Auf den Festgottesdienst mit Kantorei folgt am 4. September in Holtenau ein Jubiläumsfest, das Spiel und Spaß rund um die Dankeskirche verspricht. "Ehrenamtliche bringen Fingerfood mit, von Muffins bis Zwiebelkuchen", kündigt Pastor Jens Voß an. Jeder isst so viel er mag, gegen eine freiwillige Spende. Es gibt eine Hüpfburg, Turmführungen, Stockbrot mit den Pfadfindern, Musik von Bläser-, Kinder- und Gospelchor, einen Zauberer, Dosenwerfen - und einen neuen Kirchturm. "Ein Zimmermeister bringt Balken, Hammer und Nägel mit, und baut mit den Kindern einen Kirchturm, wahrscheinlich inklusive des ein oder anderen blauen Daumens", lacht Voß.

Diese Aktion hat sogar einen historischen Hintergrund: Der Sicherheit des nahem Flugplatzes wegen musste die Kirchengemeinde den Turm der Dankeskirche im Jahr 1935 um etwa die Hälfte kürzen lassen, von ursprünglich 52 auf heute 26 Meter Höhe. Dem Charme des Gotteshauses unweit der Förde und des Nord-Ostsee-Kanals hat das nicht geschadet. "Wir sind stolz, dass es bei uns so maritim zugeht", sagt Pastor Voß. Als vor einigen Jahren neue Altarbehänge angeschafft wurden, mussten natürlich auch die Motive entsprechend sein. Da gibt es einen Anker, Dorsche, ein Segelschiff und einen Stern, der auf See die Richtung weist. Von der Decke der Kirche hängen seit langer Zeit Steuerräder und Schiffsmodelle.

Die 125 Jahre alte Dankeskirche ist auch bei Hochzeitspaaren sehr beliebt. "Vielleicht auch, weil sie ein Gefühl von Stabilität und Geborgenheit ausstrahlt", vermutet Pastor Voß. Für Gotthold Häußermann ist sie von Anfang an geistliche Heimat geworden. Im Jahr 1977 kam er nach Holtenau, seit 1981 spielt er Posaune im Bläserchor. Der hat im 100. Jubiläumsjahr seines Bestehens Nachwuchssorgen. "Wir sind 17 Bläser, und die jungen Leute kommen uns meist nach dem Abitur wieder abhanden", meint Häußermann.

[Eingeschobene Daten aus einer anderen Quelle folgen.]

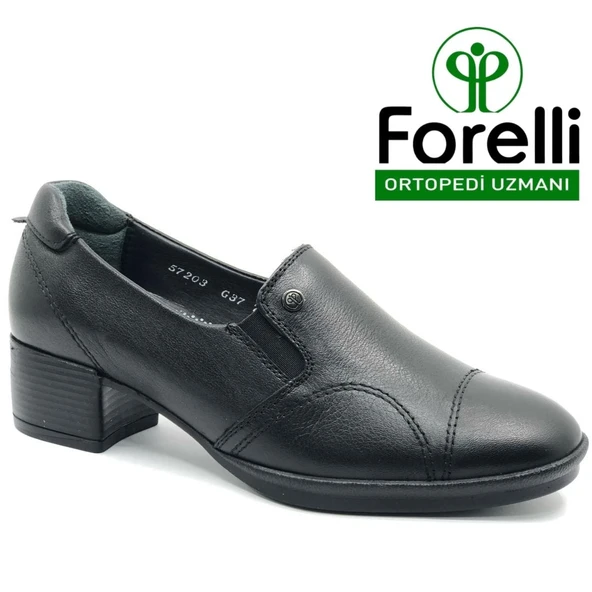 Forelli Piloyd Hakiki Deri Ortopedik Comfort Kadın Casual Ayakkabı ürün görseli 1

Er selbst hat Spaß an den Auftritten im Gottesdienst und wenn er Heiligabend mit weiteren Bläsern aus Kiel an der Schleuse spielt. Auch auf dem Jubiläumsfest am 4. September gibt der Bläserchor um 12.30 Uhr ein kleines Konzert. "Das gehört einfach zu meinem Leben dazu. Ich freue mich auf die wöchentliche Probe, wegen der Musik und wegen der Leute, die ich dort treffe", sagt der Hobbymusiker.

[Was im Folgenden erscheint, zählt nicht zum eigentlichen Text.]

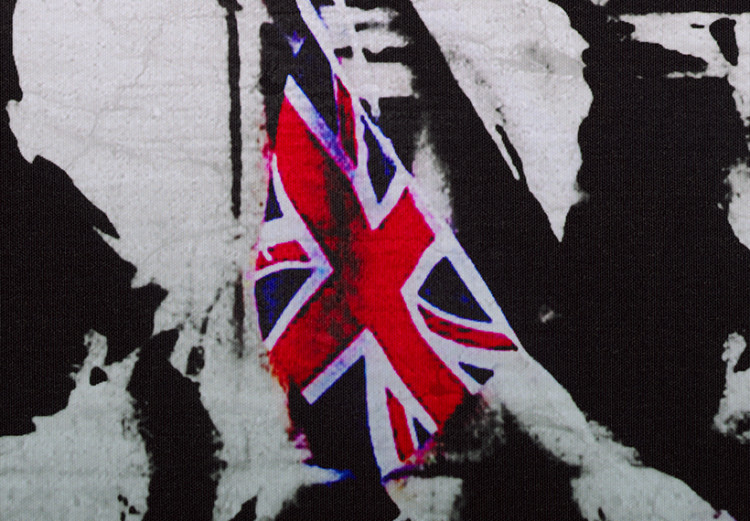 Canvas Union Jack Kid (Banksy) 58921 additionalImage 5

Leiter des Bläserchors ist Udo Kahlenberg. "Dem besonderen Charisma von Udo Kahlenberg und von Anne-Beke Sontag verdanken wir es, dass Bläserchor und Kantorei so aktiv sind. Mit ihrer gewinnenden Art begeistern sie die Menschen und gehören zu den ganz wertvollen Schätzen unserer Kirchengemeinde", ist Pastor Voß überzeugt. Und so sind die drei Jubiläen in der Kirchengemeinde Holtenau eher am Rande ein Blick zurück, sondern viel mehr ein Blick voraus.